In my previous post, Controlling image content with FC layers, I described how I had modified neural-style to optimize content based on the classifications obtained from the top-most, fully connected layers (which neural-style does not use). I had found that the modified program produced visually quite interesting results, but I was not fully sure whether this was due to the use of FC layers or merely from the use of one and same image for both content and style.
I have since then confirmed that the modified program, which I have given the name Neural Mirage, actually optimized contents according to classifications while the details are obtained through the style of the original photo. The result is a totally new image, in which the spatial arrangement of the original is totally absent. The image has been deconstructed and then reconstructed, sometimes looking like a map, sometimes like a puzzle in which the pieces have been reordered, even repainted from different perspectives, while they still appear to fit together seamlessly. Like in the view from Munich below.
Or in the view of the Helsinki harbor seen from the sea:
Up to this point, I had used the original VGG16 net in these tests, modified as described in the previous post.
I then wanted to monitor what classes the program is seeing in the target image, and how it manages to work towards the correct classes. I was able to see that the content losses from FC8-layer were diminishing properly, but I also wanted to see which specific classes were seen present in the target image as well as in each of the intermediate results.

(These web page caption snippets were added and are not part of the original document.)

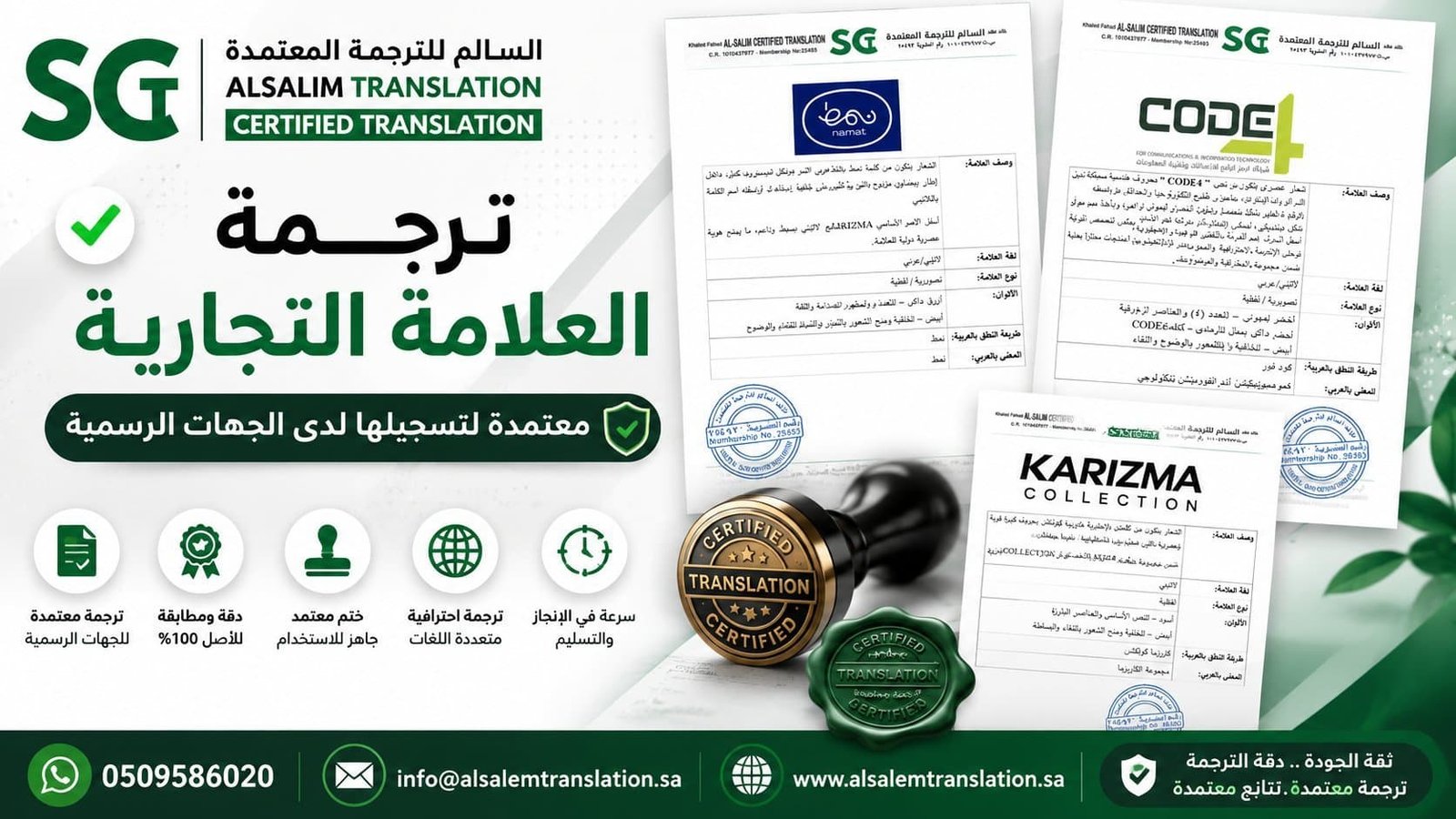 ترجمة العلامة التجارية
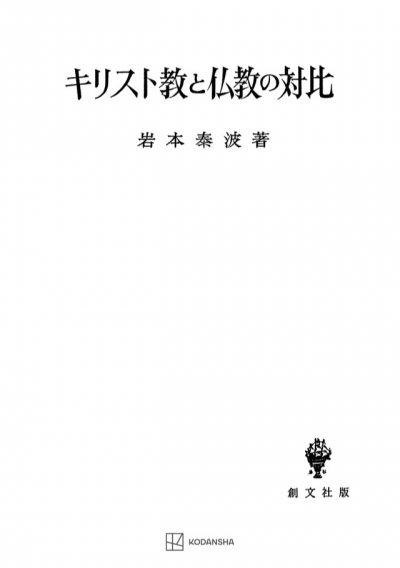 キリスト教と仏教の対比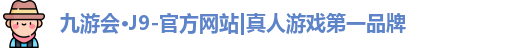 九游会·J9-官方网站|真人游戏第一品牌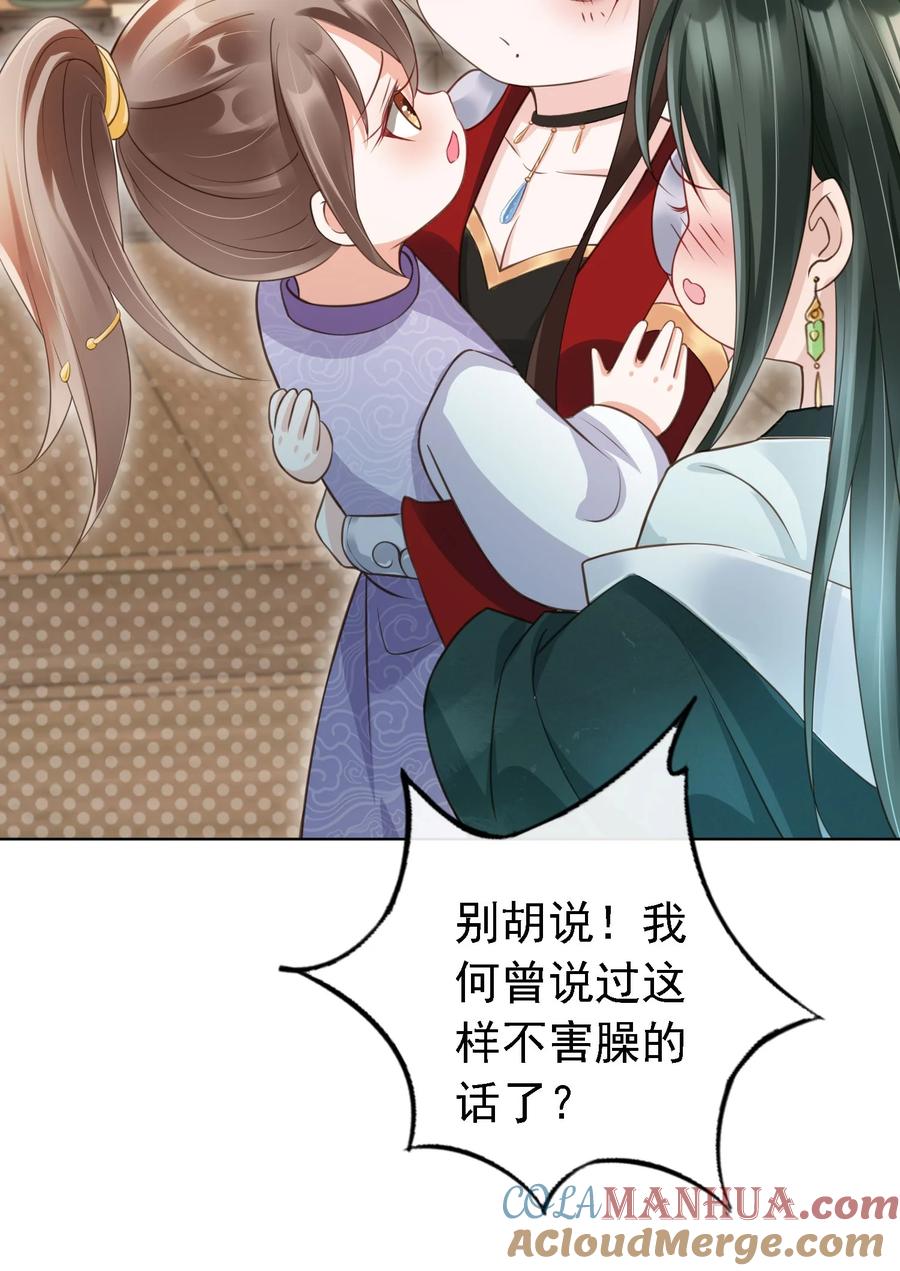 《我成了修真界第一黑月光》07 貌美夫男 第21页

Making sure that there was a Softmax layer on top of the upmost FC layer, I got an array of probabilities for each of the 1000 classes in VGG16. I did not have a list of names for the classes, though, and my attempt to reconstruct one produced such improbable results that I had find something else. At this point I found a VGG16 trained for places in http://places.csail.mit.edu/downloadCNN.html together with a list of 205 classes like “alley”, “river”, “desert sand”. My Mirage could now display, at the beginning, which features it is seeing in the content image, like for the Helsinki harbor:
----------- seeing the features -------------- 0.4539 /b/basilica 21 0.0939 /c/cathedral/outdoor 61 0.0704 /c/church/outdoor 62 0.0832 /h/harbor 90 0.0673 /p/palace 133
The first iterations, starting with an image of random noise, usually see not much else than desert sand:
Iteration 10 / 1000 Content 1 loss: 10157.208443 Style 1 loss: 29152.839661 Style 2 loss: 7147411.132812 Style 3 loss: 10749539.062500 Style 4 loss: 164257.827759 Style 5 loss: 438.794106 Total loss: 18100956.865281 0.3538 /d/desert/sand 68 0.0625 /m/marsh 116
Usually the content classes emerge quite early, and from there the optimization mainly continues to refine the style. Sometimes the optimization fails to find the correct classes, and if this persists for an image, then it usually helps to increase the content weight.

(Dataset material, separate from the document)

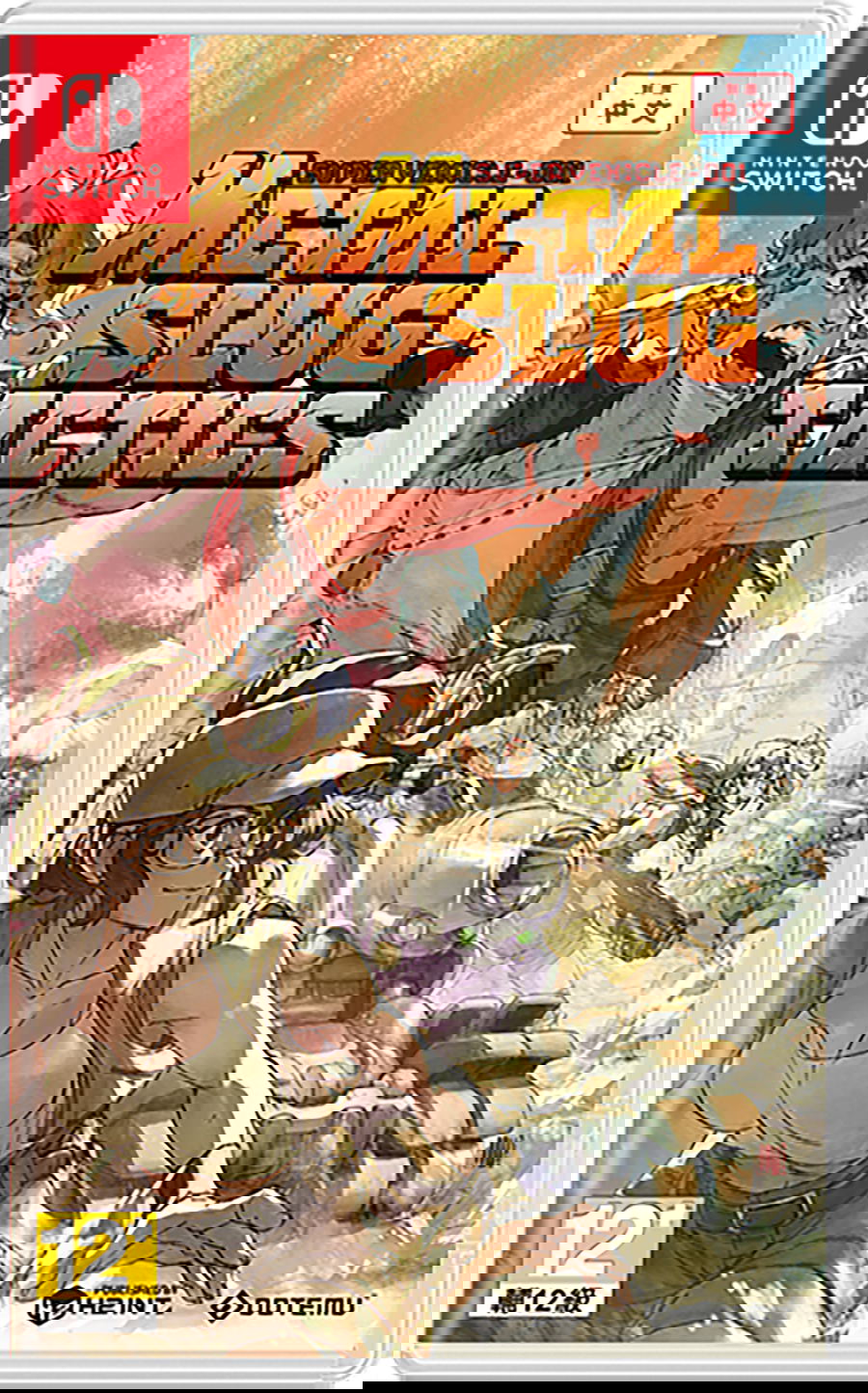 新品　L SLUG TACTICS SWITCH メタルスラッグ　海外版 Metal Slug Tactics (Multi-Language) (Cover - Asian) for Nintendo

Iteration 70 / 1000 Content 1 loss: 495.897047 Style 1 loss: 27438.602448 Style 2 loss: 233755.386353 Style 3 loss: 186934.814453 Style 4 loss: 14508.877754 Style 5 loss: 177.618906 Total loss: 463311.196961 0.4232 /b/basilica 21 0.0789 /c/cathedral/outdoor 61 0.0668 /c/church/outdoor 62 0.1070 /h/harbor 90 0.0911 /p/palace 133
The VGG Places net is fun to work with, now that one can monitor what it is really seeing in the images. Otherwise, it might be that the images it produces are a little less detailed than those in which the default VGG19 was used. But not enough tests have been conducted to be sure.